• [EXCERPT TO READ]
= Beginning of Section =

ALL-KNOWING
Another part of our idolatry of self is assuming, like god, that we are all-knowing. Christianity has often spoken about god in certain terms. That certainty easily translates into other certainties (i.e political, ethical, dogmatic, economic, etc.). Looking to the polarization in our current political climate and the news sources that promote it, it is possible to get all of our information from people who think like us. This produces in us a god-like certainty, but it fails to allow us to recognize the limitations of our perspective. While we assume our perspective is reality, the fact is that it is only one perspective out of seven billion.
When I hear people speak about “the real world,” I cringe because so often they define it based on their limited viewpoint. We live in a world where eighty percent of people survive on less than ten dollars a day, and hunger-related causes are the number one killer. More than twenty thousand people, many of whom are children, die of hunger-related issues each day. The real world is a much more complicated place than our personal experience might suggest. One can easily argue that “the real world” is a place of oppression, extreme inequality, and indifference, but we are often sheltered from the way life is experienced by the majority of our sisters and brothers and the ways that we have contributed to their experience.

= End of Section =

• [COLLECTED MATERIAL]
= Beginning of Section =

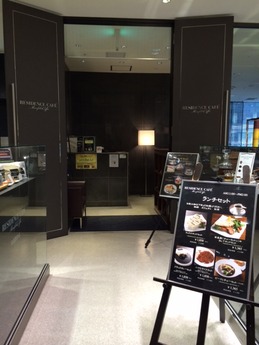 レジデンスカフェ 外観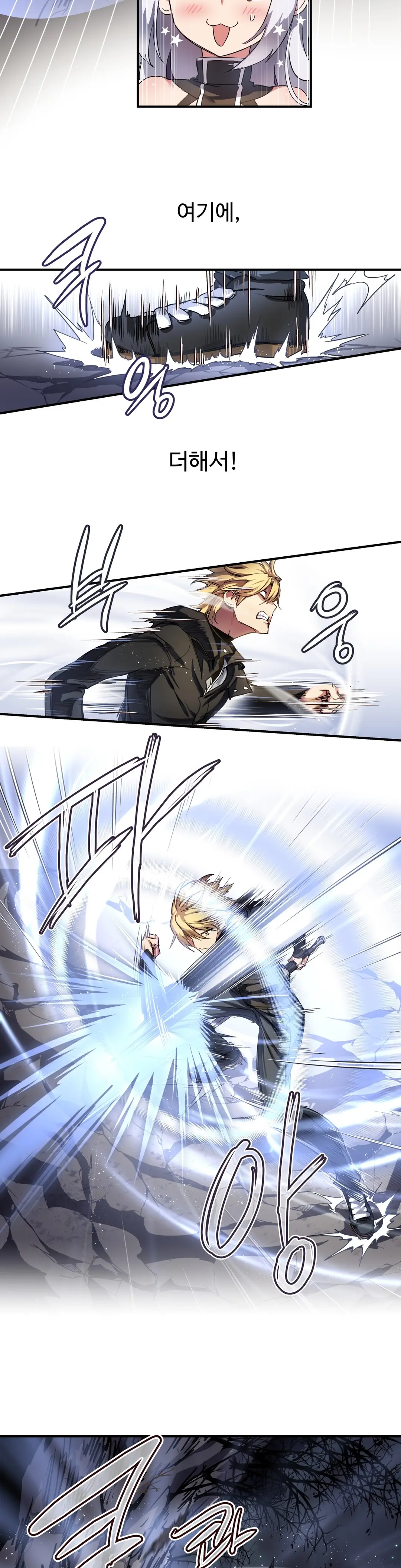 Narakarana Ch.0-22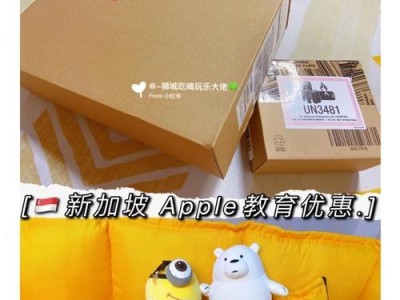 谷歌搜索山羊的奇妙效果（探索奇妙世界的搜索引擎奇迹）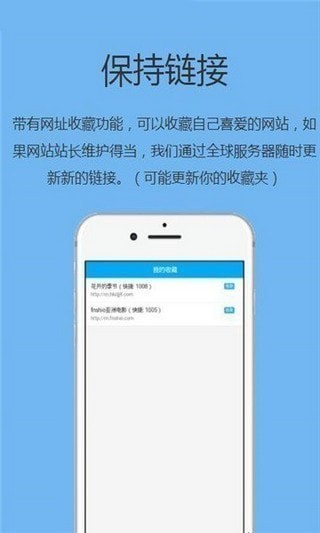 追回神器旧版截图1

= End of Section =

• [TASKS FOR THIS EXERCISE]
1. Print the section of the all-knowing passage that begins at the words "When I hear" and stops after "to their experience.".
2. Check each statement against the all-knowing passage and answer yes or no, quoting the words that decide it. (a) Eighty percent of people live on less than ten dollars a day. (b) More than twenty thousand people die of hunger-related issues each week. (c) Our perspective is one out of seven million.
None of the data is needed here.

• [ANSWER SECTION]
1.
When I hear people speak about “the real world,” I cringe because so often they define it based on their limited viewpoint. We live in a world where eighty percent of people survive on less than ten dollars a day, and hunger-related causes are the number one killer. More than twenty thousand people, many of whom are children, die of hunger-related issues each day. The real world is a much more complicated place than our personal experience might suggest. One can easily argue that “the real world” is a place of oppression, extreme inequality, and indifference, but we are often sheltered from the way life is experienced by the majority of our sisters and brothers and the ways that we have contributed to their experience.

2.
(a) Yes: "eighty percent of people survive on less than ten dollars a day"
(b) No: "More than twenty thousand people, many of whom are children, die of hunger-related issues each day."
(c) No: "it is only one perspective out of seven billion"